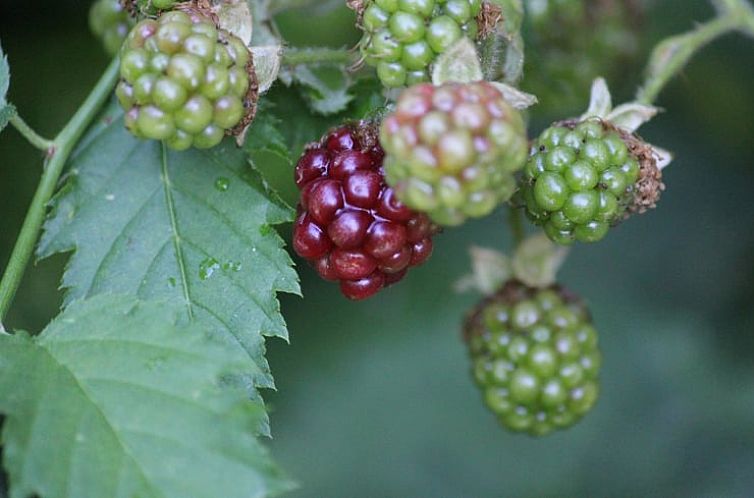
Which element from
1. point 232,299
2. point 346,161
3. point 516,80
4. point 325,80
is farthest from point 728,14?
point 232,299

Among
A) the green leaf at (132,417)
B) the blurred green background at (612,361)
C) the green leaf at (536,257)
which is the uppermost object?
the green leaf at (132,417)

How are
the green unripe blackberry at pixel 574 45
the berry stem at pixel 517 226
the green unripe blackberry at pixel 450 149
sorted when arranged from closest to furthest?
the green unripe blackberry at pixel 450 149 → the berry stem at pixel 517 226 → the green unripe blackberry at pixel 574 45

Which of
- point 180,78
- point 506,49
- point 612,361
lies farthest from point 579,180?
point 612,361

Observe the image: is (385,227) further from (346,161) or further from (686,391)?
(686,391)

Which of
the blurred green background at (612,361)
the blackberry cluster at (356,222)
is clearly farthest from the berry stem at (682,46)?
the blackberry cluster at (356,222)

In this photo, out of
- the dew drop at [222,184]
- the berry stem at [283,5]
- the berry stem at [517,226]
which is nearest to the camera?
the dew drop at [222,184]

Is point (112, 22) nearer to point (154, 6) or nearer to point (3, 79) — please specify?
point (3, 79)

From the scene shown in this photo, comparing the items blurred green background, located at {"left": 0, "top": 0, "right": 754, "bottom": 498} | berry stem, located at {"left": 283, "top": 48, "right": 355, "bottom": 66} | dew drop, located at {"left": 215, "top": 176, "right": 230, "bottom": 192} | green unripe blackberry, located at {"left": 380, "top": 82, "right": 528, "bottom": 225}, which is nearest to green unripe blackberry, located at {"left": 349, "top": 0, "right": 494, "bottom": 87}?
green unripe blackberry, located at {"left": 380, "top": 82, "right": 528, "bottom": 225}

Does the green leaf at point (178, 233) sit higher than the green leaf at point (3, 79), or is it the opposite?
the green leaf at point (3, 79)

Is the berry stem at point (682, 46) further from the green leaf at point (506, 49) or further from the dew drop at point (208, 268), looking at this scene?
the dew drop at point (208, 268)
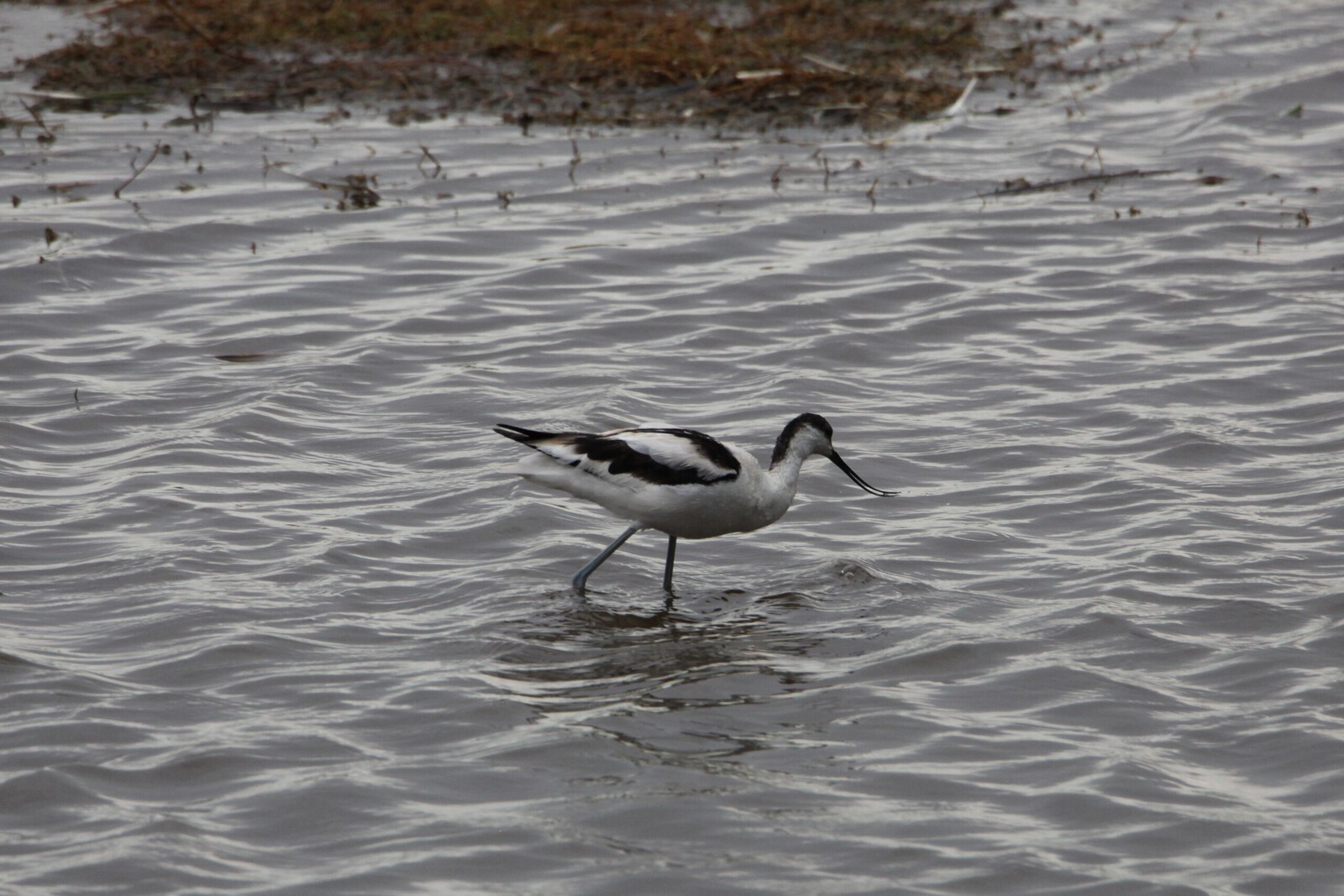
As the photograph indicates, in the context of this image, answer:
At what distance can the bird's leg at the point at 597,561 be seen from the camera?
24.0 ft

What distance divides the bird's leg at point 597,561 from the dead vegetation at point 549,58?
795cm

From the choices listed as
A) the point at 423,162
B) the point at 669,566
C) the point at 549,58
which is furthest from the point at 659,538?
the point at 549,58

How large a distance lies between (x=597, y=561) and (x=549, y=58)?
31.7 ft

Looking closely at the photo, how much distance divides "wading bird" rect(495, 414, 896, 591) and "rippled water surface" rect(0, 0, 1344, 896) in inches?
15.4

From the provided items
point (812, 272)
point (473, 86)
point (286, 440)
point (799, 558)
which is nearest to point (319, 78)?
point (473, 86)

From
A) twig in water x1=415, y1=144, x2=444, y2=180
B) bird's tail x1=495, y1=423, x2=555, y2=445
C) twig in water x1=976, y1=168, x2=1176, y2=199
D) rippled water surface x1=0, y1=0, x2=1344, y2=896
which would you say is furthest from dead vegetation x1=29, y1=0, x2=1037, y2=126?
bird's tail x1=495, y1=423, x2=555, y2=445

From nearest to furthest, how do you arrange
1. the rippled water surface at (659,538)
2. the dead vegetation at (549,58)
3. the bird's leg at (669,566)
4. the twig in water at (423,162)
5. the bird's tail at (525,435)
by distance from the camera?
the rippled water surface at (659,538) < the bird's tail at (525,435) < the bird's leg at (669,566) < the twig in water at (423,162) < the dead vegetation at (549,58)

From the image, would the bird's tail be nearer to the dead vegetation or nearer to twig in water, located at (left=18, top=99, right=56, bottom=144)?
the dead vegetation

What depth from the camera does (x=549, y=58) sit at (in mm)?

****

● **PROBLEM DETAILS**
Write out the data precisely as given, excluding the pictures.

● **SOLUTION TO THIS TASK**
Which element from
1. point 232,299
2. point 346,161
3. point 516,80
4. point 325,80
is farthest from point 728,14?
point 232,299

Among
A) the green leaf at (132,417)
B) the blurred green background at (612,361)
C) the green leaf at (536,257)
which is the uppermost object?
the green leaf at (132,417)

How are
the green unripe blackberry at pixel 574 45
the berry stem at pixel 517 226
the green unripe blackberry at pixel 450 149
sorted when arranged from closest to furthest?
the green unripe blackberry at pixel 450 149 → the berry stem at pixel 517 226 → the green unripe blackberry at pixel 574 45

Which of
- point 180,78
- point 506,49
- point 612,361
lies farthest from point 579,180?
point 612,361

Observe the image: is (385,227) further from (346,161) or further from (686,391)?
(686,391)

Which of
the blurred green background at (612,361)
the blackberry cluster at (356,222)
is clearly farthest from the berry stem at (682,46)?
the blackberry cluster at (356,222)

In this photo, out of
- the dew drop at [222,184]
- the berry stem at [283,5]
- the berry stem at [517,226]
which is nearest to the camera?
the dew drop at [222,184]

Is point (112, 22) nearer to point (154, 6) or nearer to point (3, 79) — please specify?
point (3, 79)

From the scene shown in this photo, comparing the items blurred green background, located at {"left": 0, "top": 0, "right": 754, "bottom": 498} | berry stem, located at {"left": 283, "top": 48, "right": 355, "bottom": 66} | dew drop, located at {"left": 215, "top": 176, "right": 230, "bottom": 192} | green unripe blackberry, located at {"left": 380, "top": 82, "right": 528, "bottom": 225}, which is nearest to green unripe blackberry, located at {"left": 349, "top": 0, "right": 494, "bottom": 87}?
green unripe blackberry, located at {"left": 380, "top": 82, "right": 528, "bottom": 225}

Does the green leaf at point (178, 233) sit higher than the green leaf at point (3, 79), or is it the opposite?
the green leaf at point (3, 79)

Is the berry stem at point (682, 46) further from the green leaf at point (506, 49) or further from the dew drop at point (208, 268), looking at this scene?
the dew drop at point (208, 268)
As the photograph indicates, in the context of this image, answer:
At what distance can the bird's leg at the point at 597,561 be seen from the camera?
24.0 ft

What distance divides the bird's leg at point 597,561 from the dead vegetation at point 549,58?
795cm

From the choices listed as
A) the point at 423,162
B) the point at 669,566
C) the point at 549,58
which is furthest from the point at 659,538?
the point at 549,58

How large a distance lies between (x=597, y=561) and (x=549, y=58)?
31.7 ft

Looking closely at the photo, how much distance divides "wading bird" rect(495, 414, 896, 591) and "rippled water surface" rect(0, 0, 1344, 896) in inches?
15.4

From the provided items
point (812, 272)
point (473, 86)
point (286, 440)
point (799, 558)
which is nearest to point (319, 78)?
point (473, 86)

From
A) twig in water x1=415, y1=144, x2=444, y2=180
B) bird's tail x1=495, y1=423, x2=555, y2=445
C) twig in water x1=976, y1=168, x2=1176, y2=199
D) rippled water surface x1=0, y1=0, x2=1344, y2=896
which would you say is furthest from dead vegetation x1=29, y1=0, x2=1037, y2=126?
bird's tail x1=495, y1=423, x2=555, y2=445

From nearest to furthest, how do you arrange
1. the rippled water surface at (659,538)
2. the dead vegetation at (549,58)
3. the bird's leg at (669,566)
4. the twig in water at (423,162)
5. the bird's tail at (525,435)
by distance from the camera?
the rippled water surface at (659,538) < the bird's tail at (525,435) < the bird's leg at (669,566) < the twig in water at (423,162) < the dead vegetation at (549,58)

From the image, would the bird's tail be nearer to the dead vegetation or nearer to twig in water, located at (left=18, top=99, right=56, bottom=144)?
the dead vegetation

What depth from the camera does (x=549, y=58) sit at (in mm)?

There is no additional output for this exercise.